> ASSIGNED TASK
Only the lines from the one containing "Tanzania, site K03, 2015-11-07 03:43:22." to the end of the records should be given again, word for word and in full.

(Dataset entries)
........

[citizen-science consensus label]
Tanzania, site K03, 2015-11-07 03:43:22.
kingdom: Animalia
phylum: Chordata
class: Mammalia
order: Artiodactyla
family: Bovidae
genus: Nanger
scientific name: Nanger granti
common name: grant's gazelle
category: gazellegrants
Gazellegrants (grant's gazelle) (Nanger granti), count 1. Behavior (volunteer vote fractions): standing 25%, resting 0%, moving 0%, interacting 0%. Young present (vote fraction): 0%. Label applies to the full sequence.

........

> TASK RESULT
Tanzania, site K03, 2015-11-07 03:43:22.
kingdom: Animalia
phylum: Chordata
class: Mammalia
order: Artiodactyla
family: Bovidae
genus: Nanger
scientific name: Nanger granti
common name: grant's gazelle
category: gazellegrants
Gazellegrants (grant's gazelle) (Nanger granti), count 1. Behavior (volunteer vote fractions): standing 25%, resting 0%, moving 0%, interacting 0%. Young present (vote fraction): 0%. Label applies to the full sequence.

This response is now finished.